L’area interessata dall’opera portuale è il tratto di costa compreso tra la foce del Torrente Santo Stefano e la foce del Torrente Ortora,  e si estende dalla foce del Vallone Tudisca-Pecoraro fin quasi alla Sottostazione elettrica della Ferrovie. Si trova dunque a ridosso del centro storico settecentesco di Santo Stefano, costituito dall’impianto di fondazione voluto da don Giuseppe Lanza di Barresi duca di Camastra, iniziato nel 1683 e completato agli inizi del ‘700.

E’ una grande scommessa quella che il comune di Santo Stefano di Camastra, guidato dal sindaco Francesco Re, intende realizzare con il progetto del nuovo porto turistico.
L’opera, inserita nel Piano strategico per lo sviluppo della nautica da diporto in Sicilia, ha già ottenuto in fase preliminare i pareri favorevoli di quasi tutti gli Enti interessati (Genio civile Opere marittime, il
Genio civile di Messina, la Soprintendenza ai Beni culturali di Messina, la Capitaneria di porto)  e si è ora in fiduciosa attesa del responso del C.R.U (Comitato regionale urbanistica) che dovrebbe arrivare a
giorni.

“La Fondazione Fiumara D’arte – afferma Antonio Presti – ha deciso di porsi una nuova missione: esplorare l’opera come processo collettivo e non più come libero sviluppo della creatività individuale . La finalità è quella di creare un laboratorio permanente in cui si sperimenta, attraverso la stretta collaborazione con le ditte artigiane del territorio , un’ibridazione tra il processo artistico e quello della produzione di oggetti a servizio di strutture di uso quotidiano”.

Del resto, in un’area cruciale per quello che è il turismo balneare, ovvero quella che va da Capo Peloro a Cefalù, di fronte all’arcipelago delle Eolie, trasformare la nuova area portuale in un polo artistico, potrebbe significare creare un vero e proprio trampolino di lancio per nuovi flussi turistici, soprattutto in una zona che è priva di servizi che possano garantire ed agevolare tutto questo.

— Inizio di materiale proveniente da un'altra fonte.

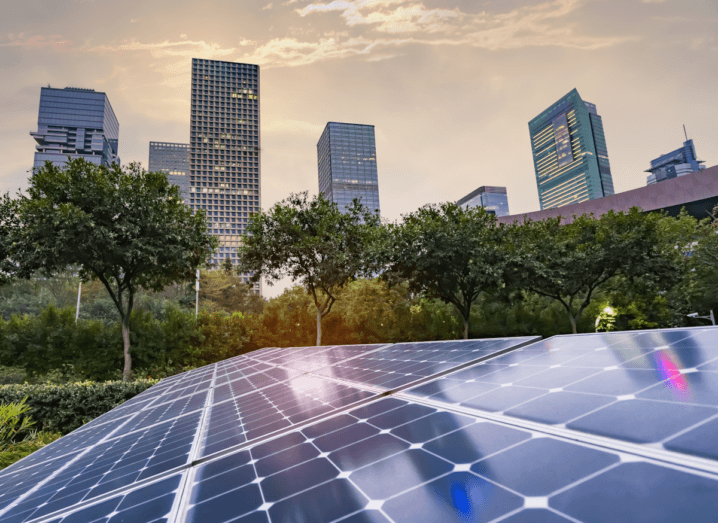 Solar panels among bushes, shrubbery and trees below a number of skyscrapers. The sky above the scene is slightly cloudy.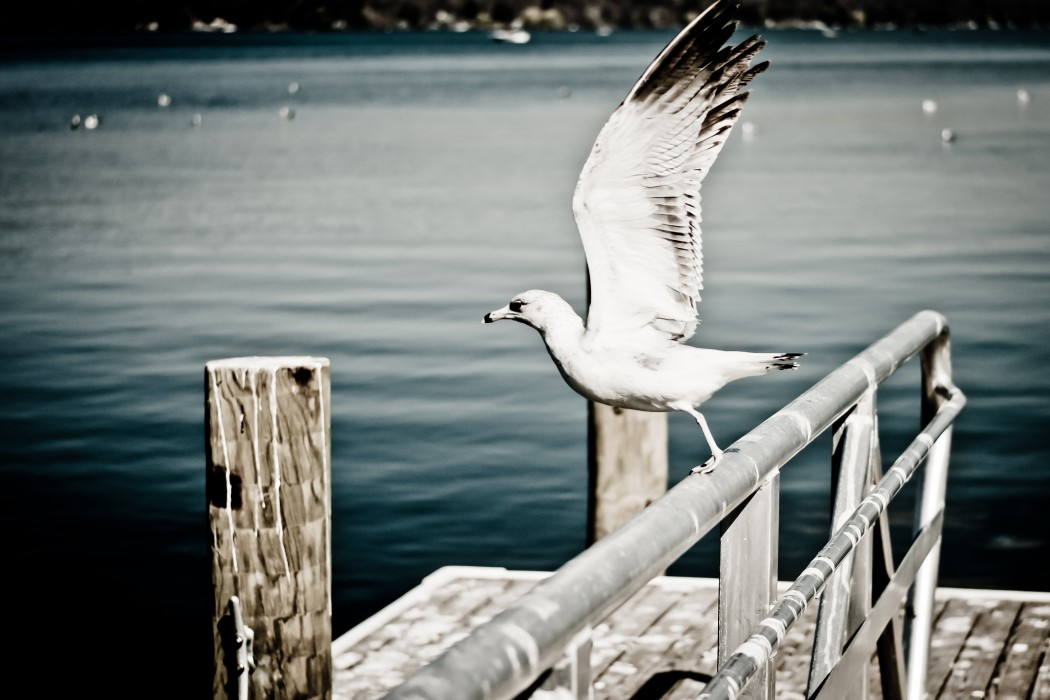 Some Birds--poem by Judy Bebelaar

“Il reciproco scambio – sottolinea da parte sua il sindaco di Santo Stefano, Franceso Re – tra la sapienza e la maestria degli artigiani stefanesi e il know how creativo degli artisti designer è in grado di generare cultura, di creare nuove e inedite risorse e identità per il territorio, di determinare valore aggiunto e occasioni di sviluppo per tutta la collettività di questa parte terminale della provincia di Messina”.

L’opera, oltre al porto, che prevede 749 posti barca suddivisi in dieci classi, comprenderà anche infrastrutture di collegamento quali strade, parcheggi e verde attrezzato. Il costo complessivo è di 55 milioni di euro, ed è previsto che a investire siano principalmente i privati, in cambio della successiva gestione delle opere. La concessione demaniale avrà una durata di 50 anni.